Another factor in chronic pain is the stress the individual experiences. Pain disrupts regulatory systems throughout the body. Stress is produced to return the body back to homeostasis and thus also is important to pain. Stress is a biological system and like pain is activated by any threat to the biological homeostasis, psychological stability and the body-self image (Ader and Cohen 1993). When any significant traumatic event occurs in the body, cortisol is released. Cortisol is an essential hormone and responsible for producing and maintaining high levels of glucose for immediate response after any injury, threat, or emergency (Melzack 2001). While cortisol is meant to aid in the immediate survival process it can have adverse effects if it is constantly being released over long periods of time, like with chronic pain. Sustained cortisol release over extended periods of time can cause weakness, fatigue, decalcification of bone, and suppress the immune system (Woolf 2007). Prolonged immune suppression may diminish gradually and give way to excessive immune response. Sensitization of inflammatory cells can result in reducing the nocioceptor threshold and increasing the responsiveness of the immune system (Woolf 2007). The immune system’s attack on its own body’s tissue might produce autoimmune diseases that are chronic pain syndromes (Melzack 2001).
Conclusion
The pain and neuromatrix in the brain theory offers a paradigm shift for how pain is interpreted by the nervous system. Any stimulus coming from the receptors of a neuron can be perceived by the brain as pain regardless of whether body tissue damage is actually occurring. All pain is created and processed in the neuromatrix of the brain and is a result of the brain’s perception of the given event.

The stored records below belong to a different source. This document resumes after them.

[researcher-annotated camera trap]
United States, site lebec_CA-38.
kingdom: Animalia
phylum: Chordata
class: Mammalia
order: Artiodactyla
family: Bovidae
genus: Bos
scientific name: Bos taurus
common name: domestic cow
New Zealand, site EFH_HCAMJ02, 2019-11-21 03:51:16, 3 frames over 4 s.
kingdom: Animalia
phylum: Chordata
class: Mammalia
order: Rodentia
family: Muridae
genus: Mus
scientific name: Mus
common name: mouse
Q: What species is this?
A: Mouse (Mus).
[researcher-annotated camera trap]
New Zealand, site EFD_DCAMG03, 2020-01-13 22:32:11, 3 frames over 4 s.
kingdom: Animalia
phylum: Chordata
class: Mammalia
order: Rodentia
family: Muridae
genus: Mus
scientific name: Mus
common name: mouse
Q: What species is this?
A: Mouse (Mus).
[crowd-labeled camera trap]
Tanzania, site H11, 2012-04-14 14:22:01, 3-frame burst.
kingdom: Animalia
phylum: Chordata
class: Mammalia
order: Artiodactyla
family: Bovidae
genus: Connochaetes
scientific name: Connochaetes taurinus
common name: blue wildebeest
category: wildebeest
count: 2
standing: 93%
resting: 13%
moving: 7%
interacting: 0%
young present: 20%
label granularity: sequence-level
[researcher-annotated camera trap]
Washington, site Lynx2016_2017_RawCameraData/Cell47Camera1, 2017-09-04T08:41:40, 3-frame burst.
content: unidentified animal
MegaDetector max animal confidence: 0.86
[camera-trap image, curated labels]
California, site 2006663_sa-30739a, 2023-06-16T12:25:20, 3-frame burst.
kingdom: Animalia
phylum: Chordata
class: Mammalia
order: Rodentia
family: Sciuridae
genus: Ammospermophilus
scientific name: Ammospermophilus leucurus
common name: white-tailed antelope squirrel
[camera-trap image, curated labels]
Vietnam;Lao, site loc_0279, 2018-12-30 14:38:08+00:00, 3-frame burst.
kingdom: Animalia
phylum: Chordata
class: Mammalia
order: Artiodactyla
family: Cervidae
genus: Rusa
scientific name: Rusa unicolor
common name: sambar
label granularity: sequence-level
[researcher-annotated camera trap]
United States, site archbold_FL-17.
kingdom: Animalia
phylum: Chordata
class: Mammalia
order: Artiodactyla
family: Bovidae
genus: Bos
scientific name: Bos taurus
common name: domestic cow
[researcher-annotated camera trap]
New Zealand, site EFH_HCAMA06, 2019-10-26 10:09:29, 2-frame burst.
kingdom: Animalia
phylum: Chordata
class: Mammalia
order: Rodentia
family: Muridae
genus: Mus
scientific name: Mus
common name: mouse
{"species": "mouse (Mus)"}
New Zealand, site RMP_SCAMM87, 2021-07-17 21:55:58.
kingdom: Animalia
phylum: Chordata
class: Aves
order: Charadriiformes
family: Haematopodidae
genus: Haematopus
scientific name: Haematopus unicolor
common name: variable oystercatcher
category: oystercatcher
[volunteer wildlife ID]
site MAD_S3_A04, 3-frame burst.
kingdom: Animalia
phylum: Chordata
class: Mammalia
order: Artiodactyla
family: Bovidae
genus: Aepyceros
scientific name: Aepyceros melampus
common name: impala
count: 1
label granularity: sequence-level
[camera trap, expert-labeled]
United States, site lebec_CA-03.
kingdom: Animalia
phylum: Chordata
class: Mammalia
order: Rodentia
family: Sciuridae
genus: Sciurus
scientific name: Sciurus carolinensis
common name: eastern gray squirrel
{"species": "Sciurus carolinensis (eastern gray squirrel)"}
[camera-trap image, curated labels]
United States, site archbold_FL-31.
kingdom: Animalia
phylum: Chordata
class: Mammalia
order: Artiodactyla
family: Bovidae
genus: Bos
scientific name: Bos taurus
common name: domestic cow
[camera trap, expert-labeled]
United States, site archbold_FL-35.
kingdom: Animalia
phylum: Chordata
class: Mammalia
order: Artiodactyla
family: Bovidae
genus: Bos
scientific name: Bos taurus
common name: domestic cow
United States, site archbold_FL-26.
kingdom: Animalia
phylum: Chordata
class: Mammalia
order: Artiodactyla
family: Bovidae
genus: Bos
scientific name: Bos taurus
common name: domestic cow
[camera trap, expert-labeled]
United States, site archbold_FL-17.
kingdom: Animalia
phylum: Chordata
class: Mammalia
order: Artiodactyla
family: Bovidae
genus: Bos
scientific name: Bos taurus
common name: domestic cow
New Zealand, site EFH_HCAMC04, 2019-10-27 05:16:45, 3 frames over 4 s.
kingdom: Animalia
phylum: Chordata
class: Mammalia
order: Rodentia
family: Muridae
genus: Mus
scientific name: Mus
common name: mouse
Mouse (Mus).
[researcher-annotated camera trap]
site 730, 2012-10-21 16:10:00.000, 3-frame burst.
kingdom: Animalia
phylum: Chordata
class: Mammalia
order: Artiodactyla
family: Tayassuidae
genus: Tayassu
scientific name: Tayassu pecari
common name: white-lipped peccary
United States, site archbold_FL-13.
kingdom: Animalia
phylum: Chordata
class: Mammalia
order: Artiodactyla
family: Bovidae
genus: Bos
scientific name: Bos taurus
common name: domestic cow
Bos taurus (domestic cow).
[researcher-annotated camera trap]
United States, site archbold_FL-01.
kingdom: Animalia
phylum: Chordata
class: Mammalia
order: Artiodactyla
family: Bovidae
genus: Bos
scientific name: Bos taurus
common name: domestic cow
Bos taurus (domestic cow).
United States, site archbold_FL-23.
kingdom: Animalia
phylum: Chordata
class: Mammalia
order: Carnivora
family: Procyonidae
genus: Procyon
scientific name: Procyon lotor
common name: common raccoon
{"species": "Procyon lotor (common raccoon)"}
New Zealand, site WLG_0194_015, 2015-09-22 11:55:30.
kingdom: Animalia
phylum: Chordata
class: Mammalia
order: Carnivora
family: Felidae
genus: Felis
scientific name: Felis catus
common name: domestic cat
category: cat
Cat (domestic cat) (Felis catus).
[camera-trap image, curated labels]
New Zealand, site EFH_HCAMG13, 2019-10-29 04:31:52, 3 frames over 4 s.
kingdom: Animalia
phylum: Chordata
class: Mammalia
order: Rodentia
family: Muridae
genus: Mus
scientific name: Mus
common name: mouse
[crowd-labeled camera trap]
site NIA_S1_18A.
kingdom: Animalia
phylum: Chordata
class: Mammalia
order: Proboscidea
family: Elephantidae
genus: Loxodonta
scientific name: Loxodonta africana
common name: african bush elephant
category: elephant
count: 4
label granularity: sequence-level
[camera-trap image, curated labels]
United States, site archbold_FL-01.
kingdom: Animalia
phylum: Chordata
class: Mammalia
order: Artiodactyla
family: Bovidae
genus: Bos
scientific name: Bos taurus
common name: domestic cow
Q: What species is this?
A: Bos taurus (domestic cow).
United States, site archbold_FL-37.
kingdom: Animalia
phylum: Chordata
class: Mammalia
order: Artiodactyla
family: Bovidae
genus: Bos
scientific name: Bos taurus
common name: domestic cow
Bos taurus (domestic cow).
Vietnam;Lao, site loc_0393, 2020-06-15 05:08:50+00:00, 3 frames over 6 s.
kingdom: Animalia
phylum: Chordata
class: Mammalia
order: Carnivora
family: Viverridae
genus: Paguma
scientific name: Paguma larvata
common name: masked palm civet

There is no specific location in the brain where pain is located; rather it is affected by multiple structures and their functions. Pain is also individual and dependent upon a person’s genetics, experiences, emotional status, stress levels, and environmental factors. A better understanding of the pain neuromatrix will help advance our knowledge and ability to cope with pain.
References
Ader, R., and N. Cohen. “Psychoneuroimmunology: Conditioning and Stress.” Annual Review of Psychology, 1993, vol. 44, pp. 53-85.
Butler, D.S., and G.L. Moseley. Explain Pain. Adelaide, South Australia: Noigroup Publishers, 2003.
Cobb, W. E. “The T-Phase Approach to Pain & Performance Barriers.” T Phase Manual, 2007 pp. 1-5.
[IASP] International Association for the Study of Pain. 2007, Dec. 13. IASP home page.
Lambert, K., and C.H. Kinsley. Clinical Neuroscience; The Neurobiological Foundations of Mental Health. New York: Worth Publishers, 2005.
Melzack, R. “Pain and the Neuromatrix in the Brain.” Journal of Dental Education, 2001, vol. 65, pp. 1378-1382.
Moseley, G.L. “A Pain Neuromatrix Approach to patients with Chronic Pain.” Manual Therapy, 2003, vol. 8, pp. 130-140.
[NIDA] National Institute on Drug Abuse. 2006, Nov. 2. NIDA home page.
Wilkinson, S. V., M.T. Neary, R.O. Jones, and K.F. Sunchein. “The Neuroanatomy of Pain.” Pain Management, 1994, vol. 11, pp. 1-13.
Woolf, C.J., and Q. Ma. “Nocioceptors-Noxious Stimulus Detectors.” Neuron, 2007, vol. 55, pp. 353-364.